■ **Quoted passage**:
# Happy birthday Greg



## cape chef (Jul 31, 2000)

Hey old man,

hope you we're able to chill a bit today.

Peace
CC


----------



## phoebe (Jul 3, 2002)

HAPPY BIRTHDAY GREG!!! 

Have a really wonderful birthday, Greg. You more than deserve it!
:bounce: :bounce: :bounce: :chef:


----------



## mezzaluna (Aug 29, 2000)

*HAPPY BIRTHDAY!!!!*  

May your year be full of delights, your dishes perfect, and your arches never fall!

Mezz


----------



## jim berman (Oct 28, 1999)

"The Best of Times" to you! It's no "Grand Illusion"... it really is your birthday!!
Keep "Rockin' in Paradise"

-Jim

P.S. Did you get the Styx Box set I sent you?!?


----------



## greg (Dec 8, 1999)

Had to work so the head km could take the weekend off. Birthday dinner was somewhat warm horseradish mashed potatoes. Oh, the glamourous life I've chosen!  

Jim, we got a new dumpster at work; that's about the same thing, right?


----------



## mudbug (Dec 30, 1999)

Hi Greg,

I truely hope you have a birthday filled with everything you wish for it to be...



cchiu/mudbug


----------



## momoreg (Mar 4, 2000)

Just for your birthday, Greg, I made a cake... But it got eaten. Happy birthday anyway...:lips:


----------



## jim berman (Oct 28, 1999)

Ouch... happy birthday anyway!


----------



## isa (Apr 4, 2000)

Happy birthday Greg. Sorry I am late in bringing you my wishes.


----------



## chrose (Nov 20, 2000)

Another June Birthday!!! If you were all relatives I could go broke buying gifts! But then again, I'm too cheap so that would never happen! Nontheless I am glad to see you had another birthday Greg, afterall that truly is the best gift...seeing another birthday! Just ask Bob Hope! Hope you last as long!
Cheers:beer: :beer:


----------



## shroomgirl (Aug 11, 2000)

boy am I behind.....happy birthday Greg!!! luke warm taties, aw well.


----------



## pete (Oct 7, 2001)

Oh man, I am late once again!!!! 

Sorry to hear that your birthday wasn't the most exciting of days. The joys of chefdom!!

May you have many, many more (hopefully a few will be nice and mellow )


----------



## athenaeus (Jul 24, 2001)

I don't believe I missed this Greg ...

I owe you a vodka spree by a nice mediterranean shore 

I wish you the best

Love and mooches 

V.


----------

■ **Complete the following**:
a – Translate this sentence from the birthday thread into Spanish: "Sorry to hear that your birthday wasn't the most exciting of days."
b – Reproduce the part of the birthday thread starting at "## shroomgirl (Aug" and ending at "late once again!!!!".
The rows that come next are separate material, not part of the birthday thread.

■ **Dataset excerpts**:
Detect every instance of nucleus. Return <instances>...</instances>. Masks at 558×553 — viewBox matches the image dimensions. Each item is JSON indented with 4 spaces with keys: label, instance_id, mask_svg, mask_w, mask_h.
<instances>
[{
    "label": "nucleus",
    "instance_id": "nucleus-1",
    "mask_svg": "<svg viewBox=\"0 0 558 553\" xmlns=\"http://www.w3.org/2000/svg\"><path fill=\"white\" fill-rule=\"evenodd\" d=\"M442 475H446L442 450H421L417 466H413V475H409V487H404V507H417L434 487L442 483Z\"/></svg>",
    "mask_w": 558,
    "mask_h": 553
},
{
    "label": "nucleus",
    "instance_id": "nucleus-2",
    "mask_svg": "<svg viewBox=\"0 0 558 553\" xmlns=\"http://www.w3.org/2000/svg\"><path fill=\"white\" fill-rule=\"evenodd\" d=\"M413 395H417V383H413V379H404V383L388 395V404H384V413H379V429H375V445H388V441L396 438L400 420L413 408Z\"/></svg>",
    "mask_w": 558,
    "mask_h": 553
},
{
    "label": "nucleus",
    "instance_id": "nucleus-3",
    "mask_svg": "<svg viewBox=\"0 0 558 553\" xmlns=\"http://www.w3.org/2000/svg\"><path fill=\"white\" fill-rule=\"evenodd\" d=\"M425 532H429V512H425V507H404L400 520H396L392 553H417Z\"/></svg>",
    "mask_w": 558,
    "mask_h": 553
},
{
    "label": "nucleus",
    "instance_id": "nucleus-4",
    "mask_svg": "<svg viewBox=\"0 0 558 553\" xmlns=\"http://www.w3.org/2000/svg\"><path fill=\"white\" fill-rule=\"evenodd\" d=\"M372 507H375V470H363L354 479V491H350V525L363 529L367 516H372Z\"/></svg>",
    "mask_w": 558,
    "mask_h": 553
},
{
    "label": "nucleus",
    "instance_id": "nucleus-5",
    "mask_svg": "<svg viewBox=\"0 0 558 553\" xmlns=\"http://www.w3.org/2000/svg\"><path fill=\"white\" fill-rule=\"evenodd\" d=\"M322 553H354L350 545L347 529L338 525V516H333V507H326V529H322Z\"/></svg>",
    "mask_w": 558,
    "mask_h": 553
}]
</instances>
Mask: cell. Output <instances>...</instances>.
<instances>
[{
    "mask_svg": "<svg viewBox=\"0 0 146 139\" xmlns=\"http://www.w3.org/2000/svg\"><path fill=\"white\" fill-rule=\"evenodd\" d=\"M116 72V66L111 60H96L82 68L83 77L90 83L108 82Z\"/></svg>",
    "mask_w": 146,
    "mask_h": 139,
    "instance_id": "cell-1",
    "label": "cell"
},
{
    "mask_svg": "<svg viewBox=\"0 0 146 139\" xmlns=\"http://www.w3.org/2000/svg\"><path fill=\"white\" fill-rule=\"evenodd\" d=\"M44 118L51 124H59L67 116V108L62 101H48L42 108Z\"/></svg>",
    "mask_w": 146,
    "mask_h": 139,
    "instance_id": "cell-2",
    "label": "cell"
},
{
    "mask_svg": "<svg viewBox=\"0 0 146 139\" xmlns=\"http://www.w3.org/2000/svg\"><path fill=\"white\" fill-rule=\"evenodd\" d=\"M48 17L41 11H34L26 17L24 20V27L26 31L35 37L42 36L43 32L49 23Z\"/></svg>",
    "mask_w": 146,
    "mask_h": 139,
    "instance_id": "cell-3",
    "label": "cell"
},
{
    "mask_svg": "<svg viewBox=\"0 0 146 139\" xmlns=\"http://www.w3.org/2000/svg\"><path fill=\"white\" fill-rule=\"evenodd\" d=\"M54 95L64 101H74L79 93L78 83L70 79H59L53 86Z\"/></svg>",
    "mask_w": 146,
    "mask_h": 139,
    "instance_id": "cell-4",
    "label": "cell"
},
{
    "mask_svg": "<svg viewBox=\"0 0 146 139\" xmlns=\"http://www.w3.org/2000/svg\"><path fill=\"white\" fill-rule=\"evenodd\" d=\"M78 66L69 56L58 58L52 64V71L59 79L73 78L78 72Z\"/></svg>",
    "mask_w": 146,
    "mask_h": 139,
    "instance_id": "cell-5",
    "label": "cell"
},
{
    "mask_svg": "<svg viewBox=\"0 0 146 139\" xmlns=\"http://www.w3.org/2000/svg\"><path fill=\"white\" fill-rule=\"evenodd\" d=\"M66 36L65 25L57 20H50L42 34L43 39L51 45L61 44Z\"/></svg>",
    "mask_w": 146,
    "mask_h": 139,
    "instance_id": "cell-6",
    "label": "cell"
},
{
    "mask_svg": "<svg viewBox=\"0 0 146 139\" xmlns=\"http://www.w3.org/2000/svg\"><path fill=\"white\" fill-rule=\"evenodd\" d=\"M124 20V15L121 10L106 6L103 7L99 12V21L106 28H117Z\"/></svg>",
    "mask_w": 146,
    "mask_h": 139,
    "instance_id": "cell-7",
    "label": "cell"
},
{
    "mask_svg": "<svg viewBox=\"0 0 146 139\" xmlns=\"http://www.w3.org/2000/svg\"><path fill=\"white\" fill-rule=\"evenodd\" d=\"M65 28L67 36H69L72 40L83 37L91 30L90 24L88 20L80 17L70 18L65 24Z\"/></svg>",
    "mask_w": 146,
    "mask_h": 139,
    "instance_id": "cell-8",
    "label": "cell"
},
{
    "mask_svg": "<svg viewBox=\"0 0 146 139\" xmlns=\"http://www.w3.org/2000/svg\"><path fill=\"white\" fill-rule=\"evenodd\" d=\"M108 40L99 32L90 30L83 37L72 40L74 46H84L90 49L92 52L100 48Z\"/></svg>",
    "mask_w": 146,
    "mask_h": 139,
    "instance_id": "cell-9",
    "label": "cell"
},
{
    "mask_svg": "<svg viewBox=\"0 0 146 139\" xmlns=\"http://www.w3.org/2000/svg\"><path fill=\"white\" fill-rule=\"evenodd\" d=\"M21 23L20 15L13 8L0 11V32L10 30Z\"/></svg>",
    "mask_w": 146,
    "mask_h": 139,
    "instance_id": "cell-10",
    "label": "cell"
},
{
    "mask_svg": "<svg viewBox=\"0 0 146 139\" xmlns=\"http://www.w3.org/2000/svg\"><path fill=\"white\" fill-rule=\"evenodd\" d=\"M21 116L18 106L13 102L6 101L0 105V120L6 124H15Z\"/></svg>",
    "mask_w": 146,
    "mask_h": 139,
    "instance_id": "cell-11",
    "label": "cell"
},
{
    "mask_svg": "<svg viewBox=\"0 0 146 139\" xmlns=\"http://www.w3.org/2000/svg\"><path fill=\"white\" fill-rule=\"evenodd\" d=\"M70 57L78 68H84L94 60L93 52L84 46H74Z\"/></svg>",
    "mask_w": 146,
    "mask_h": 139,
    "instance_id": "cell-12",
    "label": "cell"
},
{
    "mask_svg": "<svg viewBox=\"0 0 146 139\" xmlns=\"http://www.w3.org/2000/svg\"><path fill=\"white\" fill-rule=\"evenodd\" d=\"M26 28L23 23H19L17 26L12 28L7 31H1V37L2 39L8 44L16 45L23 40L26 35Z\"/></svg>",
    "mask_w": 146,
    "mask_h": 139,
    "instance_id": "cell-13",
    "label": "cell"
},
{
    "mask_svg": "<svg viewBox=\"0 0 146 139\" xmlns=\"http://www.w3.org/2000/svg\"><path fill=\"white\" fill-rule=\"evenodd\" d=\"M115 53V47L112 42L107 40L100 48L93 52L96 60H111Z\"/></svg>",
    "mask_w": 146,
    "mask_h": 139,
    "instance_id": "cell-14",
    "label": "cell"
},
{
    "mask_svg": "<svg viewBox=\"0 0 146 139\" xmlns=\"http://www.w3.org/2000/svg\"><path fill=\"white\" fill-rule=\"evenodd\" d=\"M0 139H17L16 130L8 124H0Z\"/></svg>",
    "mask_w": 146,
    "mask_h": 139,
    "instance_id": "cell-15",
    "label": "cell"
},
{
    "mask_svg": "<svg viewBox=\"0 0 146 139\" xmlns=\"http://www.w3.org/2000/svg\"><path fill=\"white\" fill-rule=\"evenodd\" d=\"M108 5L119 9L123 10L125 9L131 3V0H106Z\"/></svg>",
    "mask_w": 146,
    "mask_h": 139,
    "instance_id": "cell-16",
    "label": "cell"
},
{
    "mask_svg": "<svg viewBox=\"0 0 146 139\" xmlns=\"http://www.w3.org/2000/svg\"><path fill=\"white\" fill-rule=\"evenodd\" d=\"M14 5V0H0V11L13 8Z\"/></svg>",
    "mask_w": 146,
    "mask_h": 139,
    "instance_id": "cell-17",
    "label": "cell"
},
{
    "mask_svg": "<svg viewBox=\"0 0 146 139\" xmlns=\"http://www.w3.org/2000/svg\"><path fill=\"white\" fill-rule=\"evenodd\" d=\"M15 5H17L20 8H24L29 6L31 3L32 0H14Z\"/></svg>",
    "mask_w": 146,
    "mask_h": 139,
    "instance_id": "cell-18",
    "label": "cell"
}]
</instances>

■ **Expected results**:
a – Siento saber que tu cumpleaños no fue el más emocionante de los días.

b –
## shroomgirl (Aug 11, 2000)

boy am I behind.....happy birthday Greg!!! luke warm taties, aw well.


----------



## pete (Oct 7, 2001)

Oh man, I am late once again!!!!